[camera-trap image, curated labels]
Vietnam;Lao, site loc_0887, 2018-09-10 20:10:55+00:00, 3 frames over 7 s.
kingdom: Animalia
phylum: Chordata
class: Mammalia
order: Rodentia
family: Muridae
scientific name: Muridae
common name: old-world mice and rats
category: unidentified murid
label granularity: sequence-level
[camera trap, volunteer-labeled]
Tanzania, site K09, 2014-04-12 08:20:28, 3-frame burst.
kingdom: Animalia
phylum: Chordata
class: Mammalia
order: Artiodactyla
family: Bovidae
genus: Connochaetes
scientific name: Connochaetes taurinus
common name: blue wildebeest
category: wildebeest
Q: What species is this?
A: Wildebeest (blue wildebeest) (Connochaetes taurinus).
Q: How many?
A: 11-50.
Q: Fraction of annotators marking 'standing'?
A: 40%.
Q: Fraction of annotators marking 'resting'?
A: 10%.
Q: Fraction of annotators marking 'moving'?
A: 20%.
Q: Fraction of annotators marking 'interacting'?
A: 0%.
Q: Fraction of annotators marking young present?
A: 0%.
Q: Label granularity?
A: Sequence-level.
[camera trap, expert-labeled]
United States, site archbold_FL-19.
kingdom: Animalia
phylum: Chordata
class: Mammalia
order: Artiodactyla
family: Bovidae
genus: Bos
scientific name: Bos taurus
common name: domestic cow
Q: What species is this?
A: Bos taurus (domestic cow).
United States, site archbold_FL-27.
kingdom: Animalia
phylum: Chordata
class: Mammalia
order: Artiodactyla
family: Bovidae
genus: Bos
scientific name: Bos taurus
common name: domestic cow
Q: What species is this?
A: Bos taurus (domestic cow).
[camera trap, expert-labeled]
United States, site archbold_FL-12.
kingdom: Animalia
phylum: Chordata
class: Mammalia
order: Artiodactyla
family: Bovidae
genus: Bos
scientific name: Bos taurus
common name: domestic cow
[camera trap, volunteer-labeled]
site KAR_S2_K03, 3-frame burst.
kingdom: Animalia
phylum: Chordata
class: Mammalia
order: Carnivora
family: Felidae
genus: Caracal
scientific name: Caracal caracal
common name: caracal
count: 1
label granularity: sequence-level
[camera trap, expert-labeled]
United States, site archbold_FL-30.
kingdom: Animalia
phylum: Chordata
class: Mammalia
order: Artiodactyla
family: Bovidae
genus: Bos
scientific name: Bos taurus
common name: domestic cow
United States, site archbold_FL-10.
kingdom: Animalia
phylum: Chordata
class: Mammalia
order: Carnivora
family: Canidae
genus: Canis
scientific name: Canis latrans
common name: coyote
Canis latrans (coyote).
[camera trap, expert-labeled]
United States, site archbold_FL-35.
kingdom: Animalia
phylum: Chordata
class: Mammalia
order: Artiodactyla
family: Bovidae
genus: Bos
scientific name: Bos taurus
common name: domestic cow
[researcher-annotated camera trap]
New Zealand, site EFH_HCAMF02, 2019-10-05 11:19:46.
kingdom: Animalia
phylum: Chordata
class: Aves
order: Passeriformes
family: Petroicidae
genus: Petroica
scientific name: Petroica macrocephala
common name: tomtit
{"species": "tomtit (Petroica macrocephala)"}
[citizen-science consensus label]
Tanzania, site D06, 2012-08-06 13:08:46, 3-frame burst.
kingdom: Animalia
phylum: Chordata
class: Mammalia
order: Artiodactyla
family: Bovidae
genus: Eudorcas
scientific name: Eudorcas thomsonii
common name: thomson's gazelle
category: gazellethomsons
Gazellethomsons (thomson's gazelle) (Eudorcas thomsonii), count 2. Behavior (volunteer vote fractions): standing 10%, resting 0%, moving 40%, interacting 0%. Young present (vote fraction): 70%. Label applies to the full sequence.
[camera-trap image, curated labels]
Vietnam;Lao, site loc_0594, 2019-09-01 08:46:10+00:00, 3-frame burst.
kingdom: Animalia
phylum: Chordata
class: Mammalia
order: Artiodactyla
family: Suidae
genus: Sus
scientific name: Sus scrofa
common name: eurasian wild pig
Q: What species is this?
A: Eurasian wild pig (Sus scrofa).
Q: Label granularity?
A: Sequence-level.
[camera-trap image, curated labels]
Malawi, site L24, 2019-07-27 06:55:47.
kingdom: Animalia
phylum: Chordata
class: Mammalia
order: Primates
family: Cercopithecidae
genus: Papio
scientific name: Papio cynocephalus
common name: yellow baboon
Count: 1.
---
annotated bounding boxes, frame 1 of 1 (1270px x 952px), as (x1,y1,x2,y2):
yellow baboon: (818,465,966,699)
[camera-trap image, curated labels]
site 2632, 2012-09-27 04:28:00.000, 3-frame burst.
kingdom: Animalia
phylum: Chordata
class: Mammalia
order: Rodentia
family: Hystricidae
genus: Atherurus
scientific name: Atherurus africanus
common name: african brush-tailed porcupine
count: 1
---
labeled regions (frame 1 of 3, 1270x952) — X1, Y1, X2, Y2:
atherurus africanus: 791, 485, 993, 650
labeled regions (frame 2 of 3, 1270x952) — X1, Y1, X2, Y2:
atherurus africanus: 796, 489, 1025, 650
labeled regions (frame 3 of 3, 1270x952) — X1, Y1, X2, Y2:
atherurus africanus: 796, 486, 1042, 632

> _ACTIVITY_: Reproduce the material above, keeping every line intact.

> _COMPLETED TASK_:
[camera-trap image, curated labels]
Vietnam;Lao, site loc_0887, 2018-09-10 20:10:55+00:00, 3 frames over 7 s.
kingdom: Animalia
phylum: Chordata
class: Mammalia
order: Rodentia
family: Muridae
scientific name: Muridae
common name: old-world mice and rats
category: unidentified murid
label granularity: sequence-level
[camera trap, volunteer-labeled]
Tanzania, site K09, 2014-04-12 08:20:28, 3-frame burst.
kingdom: Animalia
phylum: Chordata
class: Mammalia
order: Artiodactyla
family: Bovidae
genus: Connochaetes
scientific name: Connochaetes taurinus
common name: blue wildebeest
category: wildebeest
Q: What species is this?
A: Wildebeest (blue wildebeest) (Connochaetes taurinus).
Q: How many?
A: 11-50.
Q: Fraction of annotators marking 'standing'?
A: 40%.
Q: Fraction of annotators marking 'resting'?
A: 10%.
Q: Fraction of annotators marking 'moving'?
A: 20%.
Q: Fraction of annotators marking 'interacting'?
A: 0%.
Q: Fraction of annotators marking young present?
A: 0%.
Q: Label granularity?
A: Sequence-level.
[camera trap, expert-labeled]
United States, site archbold_FL-19.
kingdom: Animalia
phylum: Chordata
class: Mammalia
order: Artiodactyla
family: Bovidae
genus: Bos
scientific name: Bos taurus
common name: domestic cow
Q: What species is this?
A: Bos taurus (domestic cow).
United States, site archbold_FL-27.
kingdom: Animalia
phylum: Chordata
class: Mammalia
order: Artiodactyla
family: Bovidae
genus: Bos
scientific name: Bos taurus
common name: domestic cow
Q: What species is this?
A: Bos taurus (domestic cow).
[camera trap, expert-labeled]
United States, site archbold_FL-12.
kingdom: Animalia
phylum: Chordata
class: Mammalia
order: Artiodactyla
family: Bovidae
genus: Bos
scientific name: Bos taurus
common name: domestic cow
[camera trap, volunteer-labeled]
site KAR_S2_K03, 3-frame burst.
kingdom: Animalia
phylum: Chordata
class: Mammalia
order: Carnivora
family: Felidae
genus: Caracal
scientific name: Caracal caracal
common name: caracal
count: 1
label granularity: sequence-level
[camera trap, expert-labeled]
United States, site archbold_FL-30.
kingdom: Animalia
phylum: Chordata
class: Mammalia
order: Artiodactyla
family: Bovidae
genus: Bos
scientific name: Bos taurus
common name: domestic cow
United States, site archbold_FL-10.
kingdom: Animalia
phylum: Chordata
class: Mammalia
order: Carnivora
family: Canidae
genus: Canis
scientific name: Canis latrans
common name: coyote
Canis latrans (coyote).
[camera trap, expert-labeled]
United States, site archbold_FL-35.
kingdom: Animalia
phylum: Chordata
class: Mammalia
order: Artiodactyla
family: Bovidae
genus: Bos
scientific name: Bos taurus
common name: domestic cow
[researcher-annotated camera trap]
New Zealand, site EFH_HCAMF02, 2019-10-05 11:19:46.
kingdom: Animalia
phylum: Chordata
class: Aves
order: Passeriformes
family: Petroicidae
genus: Petroica
scientific name: Petroica macrocephala
common name: tomtit
{"species": "tomtit (Petroica macrocephala)"}
[citizen-science consensus label]
Tanzania, site D06, 2012-08-06 13:08:46, 3-frame burst.
kingdom: Animalia
phylum: Chordata
class: Mammalia
order: Artiodactyla
family: Bovidae
genus: Eudorcas
scientific name: Eudorcas thomsonii
common name: thomson's gazelle
category: gazellethomsons
Gazellethomsons (thomson's gazelle) (Eudorcas thomsonii), count 2. Behavior (volunteer vote fractions): standing 10%, resting 0%, moving 40%, interacting 0%. Young present (vote fraction): 70%. Label applies to the full sequence.
[camera-trap image, curated labels]
Vietnam;Lao, site loc_0594, 2019-09-01 08:46:10+00:00, 3-frame burst.
kingdom: Animalia
phylum: Chordata
class: Mammalia
order: Artiodactyla
family: Suidae
genus: Sus
scientific name: Sus scrofa
common name: eurasian wild pig
Q: What species is this?
A: Eurasian wild pig (Sus scrofa).
Q: Label granularity?
A: Sequence-level.
[camera-trap image, curated labels]
Malawi, site L24, 2019-07-27 06:55:47.
kingdom: Animalia
phylum: Chordata
class: Mammalia
order: Primates
family: Cercopithecidae
genus: Papio
scientific name: Papio cynocephalus
common name: yellow baboon
Count: 1.
---
annotated bounding boxes, frame 1 of 1 (1270px x 952px), as (x1,y1,x2,y2):
yellow baboon: (818,465,966,699)
[camera-trap image, curated labels]
site 2632, 2012-09-27 04:28:00.000, 3-frame burst.
kingdom: Animalia
phylum: Chordata
class: Mammalia
order: Rodentia
family: Hystricidae
genus: Atherurus
scientific name: Atherurus africanus
common name: african brush-tailed porcupine
count: 1
---
labeled regions (frame 1 of 3, 1270x952) — X1, Y1, X2, Y2:
atherurus africanus: 791, 485, 993, 650
labeled regions (frame 2 of 3, 1270x952) — X1, Y1, X2, Y2:
atherurus africanus: 796, 489, 1025, 650
labeled regions (frame 3 of 3, 1270x952) — X1, Y1, X2, Y2:
atherurus africanus: 796, 486, 1042, 632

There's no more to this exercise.